====== Text shown ======

Building URIs

Constructing URLs often seems simple. There are some problems with concatenating strings to build a URL:

  • Certain parts of the URL disallow certain characters
  • Formatting some parts of the URL is tricky and doing it manually isn’t fun

To make the experience better rfc3986 provides the URIBuilder class to generate valid URIReference instances. The URIBuilder class will handle ensuring that each component is normalized and safe for real world use.

Example Usage

Note

All of the methods on a URIBuilder are chainable (except finalize() and geturl() as neither returns a URIBuilder).

Building From Scratch

Let’s build a basic URL with just a scheme and host. First we create an instance of URIBuilder. Then we call add_scheme() and add_host() with the scheme and host we want to include in the URL. Then we convert our builder object into a URIReference and call unsplit().

>>> from rfc3986 import builder
>>> print(builder.URIBuilder().add_scheme(
...     'https'
... ).add_host(
...     'github.com'
... ).finalize().unsplit())
https://github.com

Replacing Components of a URI

It is possible to update an existing URI by constructing a builder from an instance of URIReference or a textual representation:

>>> from rfc3986 import builder
>>> print(builder.URIBuilder.from_uri("http://github.com").add_scheme(
...     'https'
... ).finalize().unsplit())
https://github.com

The Builder is Immutable

Each time you invoke a method, you get a new instance of a URIBuilder class so you can build several different URLs from one base instance.

>>> from rfc3986 import builder
>>> github_builder = builder.URIBuilder().add_scheme(
...     'https'
... ).add_host(
...     'api.github.com'
... )
>>> print(github_builder.add_path(
...     '/users/sigmavirus24'
... ).finalize().unsplit())
https://api.github.com/users/sigmavirus24
>>> print(github_builder.add_path(
...     '/repos/sigmavirus24/rfc3986'
... ).finalize().unsplit())
https://api.github.com/repos/sigmavirus24/rfc3986

Convenient Path Management

Because our builder is immutable, one could use the URIBuilder class to build a class to make HTTP Requests that used the provided path to extend the original one.

>>> from rfc3986 import builder
>>> github_builder = builder.URIBuilder().add_scheme(
...     'https'
... ).add_host(
...     'api.github.com'
... ).add_path(
...     '/users'
... )
>>> print(github_builder.extend_path("sigmavirus24").geturl())
https://api.github.com/users/sigmavirus24
>>> print(github_builder.extend_path("lukasa").geturl())
https://api.github.com/users/lukasa

Convenient Credential Handling

rfc3986 makes adding authentication credentials convenient. It takes care of making the credentials URL safe. There are some characters someone might want to include in a URL that are not safe for the authority component of a URL.

>>> from rfc3986 import builder
>>> print(builder.URIBuilder().add_scheme(
...     'https'
... ).add_host(
...     'api.github.com'
... ).add_credentials(
...     username='us3r',
...     password='p@ssw0rd',
... ).finalize().unsplit())

====== Records ======

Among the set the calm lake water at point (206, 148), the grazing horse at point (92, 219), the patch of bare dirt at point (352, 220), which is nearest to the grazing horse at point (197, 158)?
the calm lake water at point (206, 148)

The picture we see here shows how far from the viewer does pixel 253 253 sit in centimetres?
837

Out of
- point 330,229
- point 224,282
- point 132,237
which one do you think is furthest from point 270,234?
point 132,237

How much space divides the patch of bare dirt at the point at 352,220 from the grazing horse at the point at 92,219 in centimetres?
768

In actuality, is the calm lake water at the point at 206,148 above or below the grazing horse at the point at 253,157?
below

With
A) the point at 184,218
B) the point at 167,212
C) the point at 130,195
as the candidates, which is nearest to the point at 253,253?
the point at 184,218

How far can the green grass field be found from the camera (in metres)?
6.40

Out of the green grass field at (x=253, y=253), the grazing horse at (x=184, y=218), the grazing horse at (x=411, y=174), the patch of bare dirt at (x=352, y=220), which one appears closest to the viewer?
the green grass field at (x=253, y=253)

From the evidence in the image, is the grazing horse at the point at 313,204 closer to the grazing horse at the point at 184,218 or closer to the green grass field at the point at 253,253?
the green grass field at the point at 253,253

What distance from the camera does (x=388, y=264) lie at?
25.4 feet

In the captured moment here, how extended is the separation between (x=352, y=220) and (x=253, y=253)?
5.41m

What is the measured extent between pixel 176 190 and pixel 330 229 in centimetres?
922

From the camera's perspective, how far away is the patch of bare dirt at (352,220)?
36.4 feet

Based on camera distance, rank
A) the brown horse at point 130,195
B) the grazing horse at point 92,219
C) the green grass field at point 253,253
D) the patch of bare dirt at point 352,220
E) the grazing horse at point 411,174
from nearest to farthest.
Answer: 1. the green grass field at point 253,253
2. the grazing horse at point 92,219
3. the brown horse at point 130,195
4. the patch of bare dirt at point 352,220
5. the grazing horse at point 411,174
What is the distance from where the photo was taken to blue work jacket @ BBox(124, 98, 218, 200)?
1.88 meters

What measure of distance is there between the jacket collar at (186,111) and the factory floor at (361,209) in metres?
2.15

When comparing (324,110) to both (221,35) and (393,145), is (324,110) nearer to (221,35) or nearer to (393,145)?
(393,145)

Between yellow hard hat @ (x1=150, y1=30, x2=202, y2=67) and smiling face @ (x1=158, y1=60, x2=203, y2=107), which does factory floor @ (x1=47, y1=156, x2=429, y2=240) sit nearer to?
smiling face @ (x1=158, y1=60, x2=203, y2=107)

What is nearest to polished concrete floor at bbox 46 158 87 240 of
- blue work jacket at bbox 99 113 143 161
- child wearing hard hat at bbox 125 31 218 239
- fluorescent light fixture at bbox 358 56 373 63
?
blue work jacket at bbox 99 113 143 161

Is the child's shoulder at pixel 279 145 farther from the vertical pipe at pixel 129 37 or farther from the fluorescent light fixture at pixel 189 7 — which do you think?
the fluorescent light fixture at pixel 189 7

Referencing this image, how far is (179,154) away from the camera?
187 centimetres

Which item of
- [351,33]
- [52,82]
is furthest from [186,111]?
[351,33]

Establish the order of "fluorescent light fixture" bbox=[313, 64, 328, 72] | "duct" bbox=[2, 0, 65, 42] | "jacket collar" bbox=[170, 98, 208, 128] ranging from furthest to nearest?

======
====== Records ======

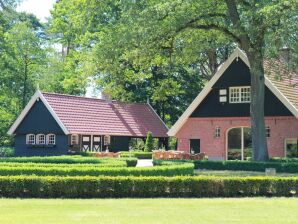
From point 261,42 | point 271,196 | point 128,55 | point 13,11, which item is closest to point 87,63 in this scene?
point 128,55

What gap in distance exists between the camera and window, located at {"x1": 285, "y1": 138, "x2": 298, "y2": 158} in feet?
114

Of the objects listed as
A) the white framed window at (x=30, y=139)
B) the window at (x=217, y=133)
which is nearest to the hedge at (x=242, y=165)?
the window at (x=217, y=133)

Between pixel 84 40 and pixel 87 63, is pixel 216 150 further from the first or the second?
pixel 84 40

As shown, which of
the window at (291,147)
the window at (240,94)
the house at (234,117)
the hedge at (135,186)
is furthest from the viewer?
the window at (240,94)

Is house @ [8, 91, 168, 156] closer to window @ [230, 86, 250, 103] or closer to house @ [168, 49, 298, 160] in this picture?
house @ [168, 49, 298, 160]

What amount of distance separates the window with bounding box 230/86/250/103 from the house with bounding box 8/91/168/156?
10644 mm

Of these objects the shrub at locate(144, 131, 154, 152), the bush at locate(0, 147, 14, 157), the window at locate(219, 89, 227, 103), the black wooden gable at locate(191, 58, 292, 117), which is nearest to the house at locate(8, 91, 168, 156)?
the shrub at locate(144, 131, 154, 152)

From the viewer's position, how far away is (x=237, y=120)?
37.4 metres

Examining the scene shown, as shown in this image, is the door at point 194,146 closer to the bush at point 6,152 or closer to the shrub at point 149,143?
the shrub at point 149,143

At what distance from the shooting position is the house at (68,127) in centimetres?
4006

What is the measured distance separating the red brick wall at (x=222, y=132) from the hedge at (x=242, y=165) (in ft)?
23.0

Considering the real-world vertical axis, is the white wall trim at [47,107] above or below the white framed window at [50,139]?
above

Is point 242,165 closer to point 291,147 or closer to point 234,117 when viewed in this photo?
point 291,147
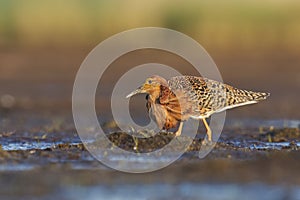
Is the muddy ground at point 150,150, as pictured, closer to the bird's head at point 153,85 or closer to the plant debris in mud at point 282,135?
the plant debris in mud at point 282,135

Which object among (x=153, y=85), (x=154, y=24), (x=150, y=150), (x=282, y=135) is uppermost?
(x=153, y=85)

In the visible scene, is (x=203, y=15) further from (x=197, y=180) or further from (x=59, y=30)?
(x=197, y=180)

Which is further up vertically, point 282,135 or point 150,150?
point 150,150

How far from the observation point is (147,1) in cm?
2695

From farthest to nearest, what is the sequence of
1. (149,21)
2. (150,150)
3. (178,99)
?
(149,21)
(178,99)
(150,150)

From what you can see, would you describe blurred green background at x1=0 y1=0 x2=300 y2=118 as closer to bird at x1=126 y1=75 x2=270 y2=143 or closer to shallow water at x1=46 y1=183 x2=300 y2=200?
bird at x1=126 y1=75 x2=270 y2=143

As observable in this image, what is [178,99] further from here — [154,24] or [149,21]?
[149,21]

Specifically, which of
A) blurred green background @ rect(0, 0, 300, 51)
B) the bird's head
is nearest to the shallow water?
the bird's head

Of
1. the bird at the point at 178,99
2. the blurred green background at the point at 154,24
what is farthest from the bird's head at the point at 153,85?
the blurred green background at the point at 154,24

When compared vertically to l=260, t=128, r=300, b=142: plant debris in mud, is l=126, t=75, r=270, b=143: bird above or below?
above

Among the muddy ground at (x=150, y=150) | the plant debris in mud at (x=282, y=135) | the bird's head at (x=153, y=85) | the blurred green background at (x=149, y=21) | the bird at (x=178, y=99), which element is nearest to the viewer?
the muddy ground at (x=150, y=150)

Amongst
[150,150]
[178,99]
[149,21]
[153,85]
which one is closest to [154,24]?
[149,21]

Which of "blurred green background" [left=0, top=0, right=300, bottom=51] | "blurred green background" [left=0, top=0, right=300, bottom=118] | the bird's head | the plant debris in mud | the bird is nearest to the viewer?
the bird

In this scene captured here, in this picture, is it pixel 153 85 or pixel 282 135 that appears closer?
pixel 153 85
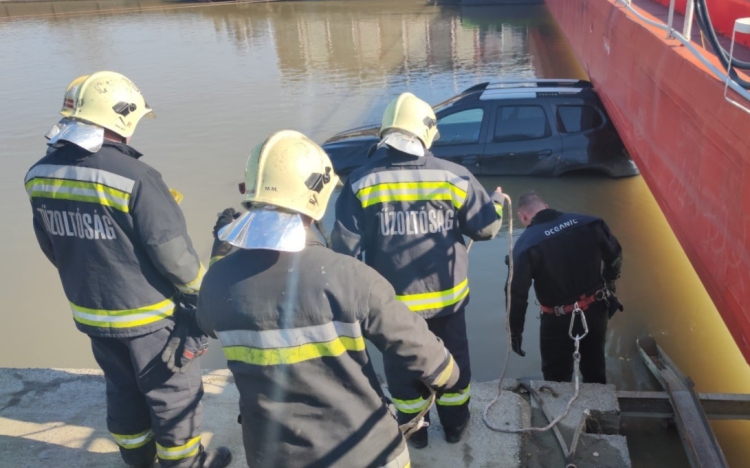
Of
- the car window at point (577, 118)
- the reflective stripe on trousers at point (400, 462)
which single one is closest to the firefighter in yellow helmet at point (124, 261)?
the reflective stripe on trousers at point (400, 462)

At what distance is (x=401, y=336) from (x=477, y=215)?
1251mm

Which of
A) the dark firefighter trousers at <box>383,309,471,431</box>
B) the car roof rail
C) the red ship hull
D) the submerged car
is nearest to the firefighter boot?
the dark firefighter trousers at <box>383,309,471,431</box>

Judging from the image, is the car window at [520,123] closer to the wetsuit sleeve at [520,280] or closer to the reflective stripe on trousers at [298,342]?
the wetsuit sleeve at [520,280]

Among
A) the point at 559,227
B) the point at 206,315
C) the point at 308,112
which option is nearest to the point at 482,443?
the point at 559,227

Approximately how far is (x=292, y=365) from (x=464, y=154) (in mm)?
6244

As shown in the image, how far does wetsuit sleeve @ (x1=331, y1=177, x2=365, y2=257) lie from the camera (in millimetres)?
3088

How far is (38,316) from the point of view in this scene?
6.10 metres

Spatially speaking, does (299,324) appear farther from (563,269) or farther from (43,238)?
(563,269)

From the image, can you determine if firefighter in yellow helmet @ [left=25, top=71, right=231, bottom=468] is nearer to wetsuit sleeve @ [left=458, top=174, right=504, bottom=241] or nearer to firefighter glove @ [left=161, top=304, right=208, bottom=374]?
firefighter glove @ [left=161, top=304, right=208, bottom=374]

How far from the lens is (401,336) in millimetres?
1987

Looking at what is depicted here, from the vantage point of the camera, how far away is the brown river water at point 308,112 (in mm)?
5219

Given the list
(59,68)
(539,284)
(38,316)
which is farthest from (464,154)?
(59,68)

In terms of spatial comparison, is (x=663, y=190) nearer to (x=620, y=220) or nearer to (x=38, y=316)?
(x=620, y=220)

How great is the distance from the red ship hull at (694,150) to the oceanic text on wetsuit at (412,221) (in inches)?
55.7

======
====== Records ======

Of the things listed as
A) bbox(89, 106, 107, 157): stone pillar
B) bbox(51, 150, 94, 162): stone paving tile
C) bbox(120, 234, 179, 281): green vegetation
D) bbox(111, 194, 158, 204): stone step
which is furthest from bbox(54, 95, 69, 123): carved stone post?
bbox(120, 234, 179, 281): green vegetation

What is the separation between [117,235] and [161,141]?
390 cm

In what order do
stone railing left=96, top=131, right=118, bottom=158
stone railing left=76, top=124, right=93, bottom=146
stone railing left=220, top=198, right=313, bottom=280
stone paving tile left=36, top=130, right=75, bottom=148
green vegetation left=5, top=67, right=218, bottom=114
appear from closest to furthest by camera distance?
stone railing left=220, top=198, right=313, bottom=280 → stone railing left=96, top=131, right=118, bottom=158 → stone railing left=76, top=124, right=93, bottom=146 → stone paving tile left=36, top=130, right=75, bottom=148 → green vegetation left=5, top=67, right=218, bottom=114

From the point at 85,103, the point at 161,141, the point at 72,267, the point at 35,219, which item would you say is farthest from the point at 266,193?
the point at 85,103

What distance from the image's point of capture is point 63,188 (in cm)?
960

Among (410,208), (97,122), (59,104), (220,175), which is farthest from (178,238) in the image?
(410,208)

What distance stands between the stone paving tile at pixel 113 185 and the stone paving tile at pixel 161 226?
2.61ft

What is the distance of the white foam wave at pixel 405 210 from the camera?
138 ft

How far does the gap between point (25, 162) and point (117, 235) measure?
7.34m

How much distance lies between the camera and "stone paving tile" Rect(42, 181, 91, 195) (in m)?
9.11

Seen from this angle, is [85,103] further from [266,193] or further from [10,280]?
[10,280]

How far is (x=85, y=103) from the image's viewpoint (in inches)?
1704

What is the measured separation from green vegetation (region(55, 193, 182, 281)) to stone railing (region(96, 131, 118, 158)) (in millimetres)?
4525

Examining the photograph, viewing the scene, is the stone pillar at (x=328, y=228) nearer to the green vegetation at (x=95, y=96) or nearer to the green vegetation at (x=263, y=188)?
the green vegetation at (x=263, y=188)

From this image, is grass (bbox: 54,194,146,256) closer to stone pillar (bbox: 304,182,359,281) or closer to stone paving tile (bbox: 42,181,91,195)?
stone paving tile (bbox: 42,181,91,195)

======

- Task requirements: According to the page on building URIs, which two URIBuilder methods cannot be chained?

- Answer box: finalize() and geturl()